To answer this question, we need to understand how head reads input.
5.3. How Does the head Command Read Inputs
Even though head -1 prints only the first line, it doesn’t mean head only reads until the first linebreak. The head command always reads bytes using a predefined buffer size. If there is no linebreak in the first buffer block – for example, if the first line is very long – head keeps reading later blocks in the defined size until it finds the first linebreak.
On the other hand, if the first line is very short, head -1 reads the first block anyway, which means it consumes the first line and other data after the first linebreak.
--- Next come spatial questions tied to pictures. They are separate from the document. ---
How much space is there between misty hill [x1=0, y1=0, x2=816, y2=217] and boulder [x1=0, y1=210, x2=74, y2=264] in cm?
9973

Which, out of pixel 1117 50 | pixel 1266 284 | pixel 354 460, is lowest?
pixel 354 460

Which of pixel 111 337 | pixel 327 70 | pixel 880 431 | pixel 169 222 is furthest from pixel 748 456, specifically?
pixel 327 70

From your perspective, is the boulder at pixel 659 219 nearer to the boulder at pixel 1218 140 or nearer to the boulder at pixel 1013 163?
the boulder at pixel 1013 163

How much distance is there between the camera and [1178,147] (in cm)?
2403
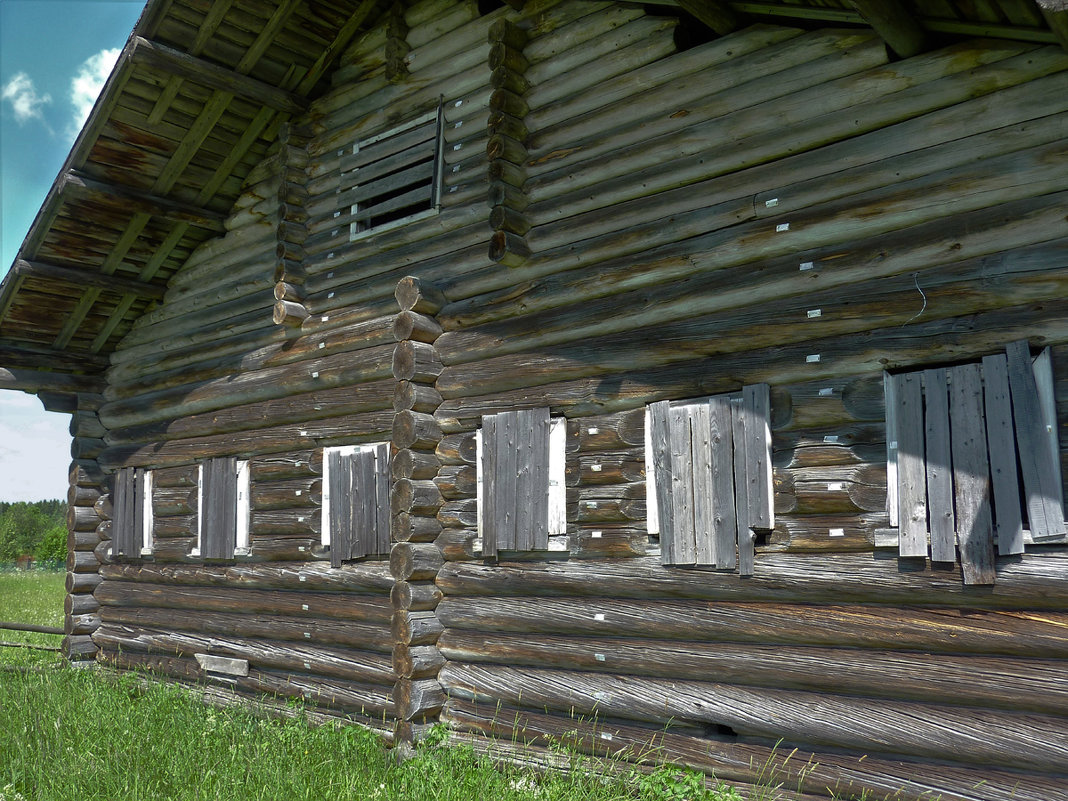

Next, let’s understand this through an example:
$ seq 10 | { head -1; grep '2'; }
1
$ echo $?
1
As we can see, head -1 prints “1“. However, grep ‘2’ doesn’t match anything. Further, $? reports 1. It also tells us that the grep command hasn’t found any matches.
Actually, we can change grep ‘2’ to grep ‘3’, grep ‘4’, or even grep ’10’, and we’ll have the same result. This is because the prior head -1 has consumed the entire output of the seq command.
Therefore, the approach ps -ef | {head -1; grep ‘pattern’; } is not reliable. We shouldn’t use it.
5.4. The head Command’s Buffer Size
Finally, let’s find out the buffer size of head‘s read operation. This buffer size (BUFSIZ) is defined in the glibc library’s stdio.h. In the latest version, 8192 bytes is defined as the buffer size.
We can also easily verify this value.
First, let’s create some data greater than 8k bytes. For simplicity, we’ll still use the seq command to generate the data:
$ seq 2048 | wc -c
9133
As we can see, seq 2048 will produce the output in 9133 bytes. Next, let’s see how many bytes are left in Stdin after head -1 reads from seq 2048:
$ seq 2048 | { head -1 > /dev/null; wc -c;}
941
Since we don’t need head -1‘s output, we redirect it to /dev/null. As we can see, after head reads from the 9133 bytes, we still have 941 bytes. Therefore, the head command’s read buffer size is 9133 – 941 = 8192 bytes.
When we use ps -ef | { head -1; grep ‘pattern’; }, we cannot predict if the process entries that we’re looking for are located in the first 8192 bytes of the ps command’s output, so this approach is not stable.
6. Conclusion
In this article, we’ve explored how to filter ps‘s output and preserve the header line using sed and awk.
Moreover, we’ve learned how pipes work with Bash’s command group. Also, we’ve discussed why we shouldn’t use the ps | {head -1; grep ‘pattern’; } approach.